Texte étudié:
══════

L'Honorable Melanie Mark, ministre de l'Éducation supérieure, des Compétences et de la Formation, de l'Assemblée législative de la Colombie-Britannique, s'adresse aux participants de la 58e Assemblée générale annuelle de la CCUNESCO, en juin 2018.

Cet article de blogue a été rédigé par Sébastien Goupil, secrétaire général de la Commission canadienne pour l'UNESCO.

L’année 2019 tire à sa fin et avec elle se terminera l’Année internationale des langues autochtones. Comme il s’agit d’un moment propice pour réfléchir à nos actions et prendre des engagements pour le futur, nous avons souhaité revenir sur nos efforts pour avancer l’esprit de cette importante Année avec nos membres, nos réseaux et nos partenaires.

Pourquoi l’ONU a-t-elle dédiée une année aux langues autochtones?

══════

Données fournies:
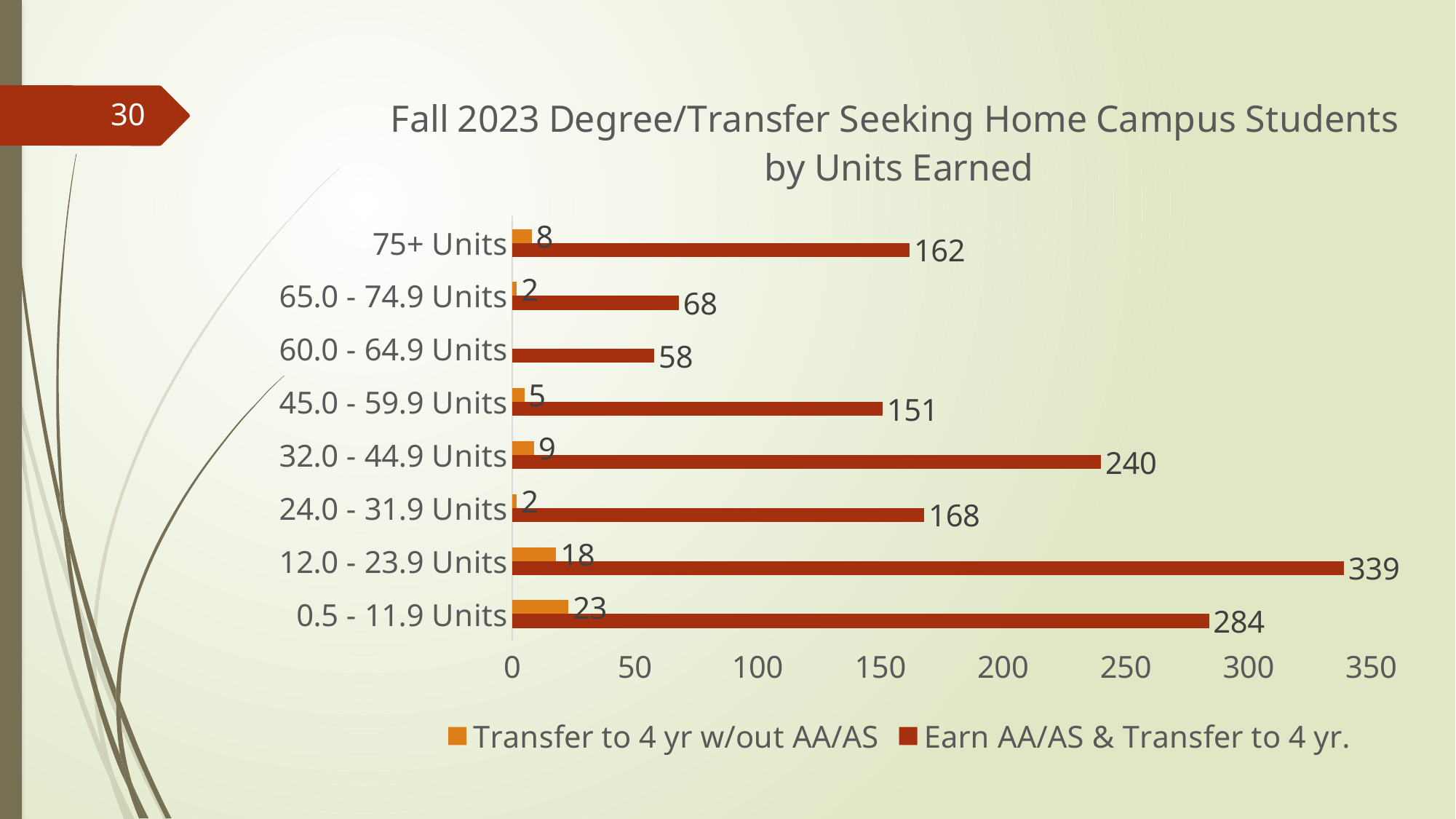
What is the value for 'Earn AA/AS & Transfer to 4 yr.' in the 32.0 - 44.9 Units category? 240 Which category has the lowest value for 'Earn AA/AS & Transfer to 4 yr.'? 60.0 - 64.9 Units What is the value for 'Earn AA/AS & Transfer to 4 yr.' in the 12.0 - 23.9 Units category? 339 What is the title of the chart? Fall 2023 Degree/Transfer Seeking Home Campus Students by Units Earned Which category has the highest value for 'Earn AA/AS & Transfer to 4 yr.'? 12.0 - 23.9 Units What is the value for 'Transfer to 4 yr w/out AA/AS' in the 0.5 - 11.9 Units category? 23 How many series does the legend list? 2 Is the 'Earn AA/AS & Transfer to 4 yr.' value for 45.0 - 59.9 Units greater or less than 200? less How many unit-range categories are shown on the chart? 8 What kind of chart is shown on the slide? bar chart Which is larger for 'Earn AA/AS & Transfer to 4 yr.': 75+ Units or 24.0 - 31.9 Units? 24.0 - 31.9 Units What is the difference between the 'Earn AA/AS & Transfer to 4 yr.' values for 12.0 - 23.9 Units and 0.5 - 11.9 Units? 55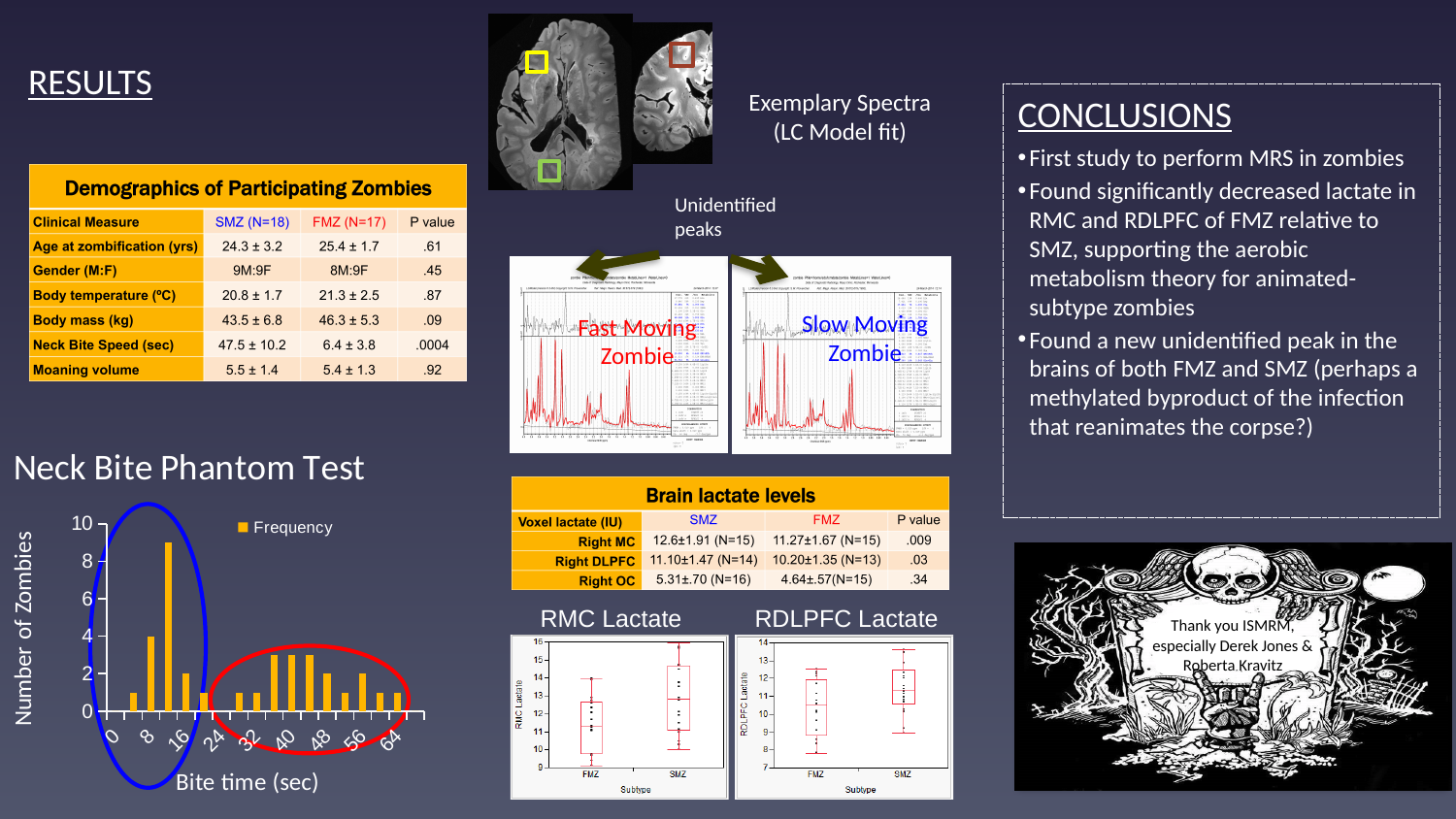
What is the x-axis title of the Neck Bite Phantom Test chart? Bite time (sec) On the Neck Bite Phantom Test chart, is the number of zombies at bite time 40 greater or less than 4? less How many series does the legend of the Neck Bite Phantom Test chart list? 1 How many subtype categories are shown on the x axis of the RMC Lactate chart? 2 On the Neck Bite Phantom Test chart, is the number of zombies at bite time 8 greater or less than 6? less On the Neck Bite Phantom Test chart, which has more zombies: bite time 8 or bite time 40? 8 What kind of chart is the Neck Bite Phantom Test chart? bar chart On the Neck Bite Phantom Test chart, is the number of zombies at bite time 0 greater or less than 2? less What is the legend entry on the Neck Bite Phantom Test chart? Frequency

══════

Consignes:
(a) Recopiez mot pour mot, dans l'article sur l'Année internationale des langues autochtones, le passage qui va de « Cet article de » jusqu'à « aux langues autochtones? » inclus.
(b) Traduisez en anglais la phrase suivante, tirée de l'article sur l'Année internationale des langues autochtones : « L’année 2019 tire à sa fin et avec elle se terminera l’Année internationale des langues autochtones. »
(c) Prolongez l'article sur l'Année internationale des langues autochtones à partir de sa dernière phrase.

Réponses aux consignes:
(a)
Cet article de blogue a été rédigé par Sébastien Goupil, secrétaire général de la Commission canadienne pour l'UNESCO.

L’année 2019 tire à sa fin et avec elle se terminera l’Année internationale des langues autochtones. Comme il s’agit d’un moment propice pour réfléchir à nos actions et prendre des engagements pour le futur, nous avons souhaité revenir sur nos efforts pour avancer l’esprit de cette importante Année avec nos membres, nos réseaux et nos partenaires.

Pourquoi l’ONU a-t-elle dédiée une année aux langues autochtones?

(b) The year 2019 is drawing to a close, and with it the International Year of Indigenous Languages will come to an end.

(c)
Rappelons d’entrée de jeu que les années et les décennies internationales sont de puissants mécanismes de coopération utilisés par les Nations Unies pour attirer l’attention des décideurs et du grand public sur des enjeux complexes qui réclament à la fois une prise de conscience collective et des engagements concrets. L’Année internationale des langues autochtones a été l’occasion de mettre en lumière un droit déjà reconnu dans l’article 13 de la Déclaration des Nations Unies sur les droits des peuples autochtones (DNUDPA) et dans l’article 2 de la Déclaration universelle des droits de l’homme.

On ne devrait pas se réjouir que les Nations Unies aient eu à consacrer une année entière à la question des langues autochtones. Il s’agit d’un cri du cœur; d’un appel urgent à agir. La promulgation de cette année trahit surtout la difficulté, le manque de volonté ou l’incapacité des États et des institutions à prendre des mesures législatives, politiques et programmatiques proactives et ambitieuses pour stopper l’éradication et la marginalisation des langues et des cultures autochtones à travers le monde.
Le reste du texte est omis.